Local Businesses Facing a Hiring Crisis as we Enter a ‘Post-Pandemic’ Workforce

Sarah Rodriguez, Copy Editor

Although “help is wanted,” it is not often received

If you’ve gone anywhere within the past few months, you’ve likely noticed the influx of “Now Hiring” or “Help Wanted” signs in the windows of both small and large businesses. The state of the post-pandemic workforce is bleak. With the state-wide reopening, low-staffed employers are struggling to keep up with the increasing demands of consumers.

Despite the reopening of businesses and restaurants state-wide and the increase in minimum wage, for many citizens, the desire to reenter the workforce is absent. As a result, California businesses are in the midst of a hiring crisis.

There have been debates on whether or not the comfort of federal unemployment benefits are holding citizens back from reentering the workforce. Some feel that the generosity of federal benefits have enabled individuals to remain unemployed, collecting benefits that surpass the salary of a standard minimum wage job.

“There was an experiment on Wall Street Journal that compared states that decide to end federal benefits early versus states that kept federal benefits in place until September 4th, the preliminary analysis of unemployment data indicated no significant difference in the speed of unemployment rates recovery,” Dr. Kai Ding said, an Economics professor at California State University East Bay.

Despite this, “There is still truth in this idea that federal unemployment benefits are giving people less incentive to go back to work,” he continued. Another explanation for the lack of workers in today’s job market is the relocation of blue-collar workers as a result of the pandemic/COVID-19 lockdown.

“Once shutdowns began, a lot of these marginal workers that tend to go in and out of the labor force, relocated to areas with a lower cost of living such as out of state or back with parents,” Dr. Filippo Rebessi said, another CSUEB Economics professor. Now that business is beginning to resume at a normal pace, “A lot of these local companies want to rehire workers that just aren’t there anymore or no longer within reach,” Rebessi added.

East Bay’s campus is a testament to this concept. Campus locations such as Pizza Hut and Taco Bell remain unopened despite the return of in-person courses. “We see this on campus as well, a lot of students don’t come in because they moved far away and in a way, those same students could be the workers that these restaurants and companies need,” Rebessi stated.

In addition to the disparity between workers and employers in the current job market, there is also an imbalance among needed skill sets. “Part of this [hiring crisis] is due to a mismatch of needed skills in the job market, many companies are looking for experienced labor (white collar) and a lot of unemployed people right now may not be equipped with enough job experience (blue colored/manual),” Ding added.

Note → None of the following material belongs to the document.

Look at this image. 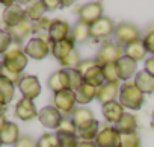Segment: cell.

Additionally, a significant amount of the aging workforce are retiring, leaving behind vacancies in the job market. The lack of qualified workers is in part due to this wave of retiring employees and employers. “Baby boomers are retiring so those that were born in 1930-1940 are now reaching the age of 65 or 70 years old meaning, all these skilled laborers are retiring and the remainder [of individuals searching for jobs] are unskilled, resulting in this skill mismatch within the job market,” Ding discussed.

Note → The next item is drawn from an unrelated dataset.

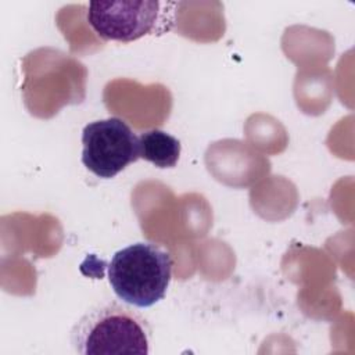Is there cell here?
Instances as JSON below:
<instances>
[{"instance_id": "6da1fadb", "label": "cell", "mask_w": 355, "mask_h": 355, "mask_svg": "<svg viewBox=\"0 0 355 355\" xmlns=\"http://www.w3.org/2000/svg\"><path fill=\"white\" fill-rule=\"evenodd\" d=\"M150 326L133 309L115 301L89 309L73 326L71 344L82 355L150 354Z\"/></svg>"}, {"instance_id": "7a4b0ae2", "label": "cell", "mask_w": 355, "mask_h": 355, "mask_svg": "<svg viewBox=\"0 0 355 355\" xmlns=\"http://www.w3.org/2000/svg\"><path fill=\"white\" fill-rule=\"evenodd\" d=\"M172 266V257L159 245L135 243L112 255L108 282L123 302L136 308H148L165 297Z\"/></svg>"}, {"instance_id": "3957f363", "label": "cell", "mask_w": 355, "mask_h": 355, "mask_svg": "<svg viewBox=\"0 0 355 355\" xmlns=\"http://www.w3.org/2000/svg\"><path fill=\"white\" fill-rule=\"evenodd\" d=\"M164 6L166 4L150 0L90 1L86 18L101 39L129 43L169 29Z\"/></svg>"}, {"instance_id": "277c9868", "label": "cell", "mask_w": 355, "mask_h": 355, "mask_svg": "<svg viewBox=\"0 0 355 355\" xmlns=\"http://www.w3.org/2000/svg\"><path fill=\"white\" fill-rule=\"evenodd\" d=\"M82 162L96 176L111 179L140 158L139 137L121 118L87 123L82 132Z\"/></svg>"}, {"instance_id": "5b68a950", "label": "cell", "mask_w": 355, "mask_h": 355, "mask_svg": "<svg viewBox=\"0 0 355 355\" xmlns=\"http://www.w3.org/2000/svg\"><path fill=\"white\" fill-rule=\"evenodd\" d=\"M180 150V141L165 130L150 129L139 136L140 158L157 168H173L179 161Z\"/></svg>"}]
</instances>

In light of this, the state’s recovery towards its regular unemployment rates remains positively steady. In April 2020, California unemployment rates stretched to a record-breaking 16%, whereas the current rate, as of August 2021, is a solid 5.2%. “In some sense, the job market has almost fully recovered in terms of unemployment rates,” Ding said.

Looking forward, we can only hope that in addition to the return of a pre-pandemic unemployment rate, both small and large businesses find the working hands/manpower they so desperately need.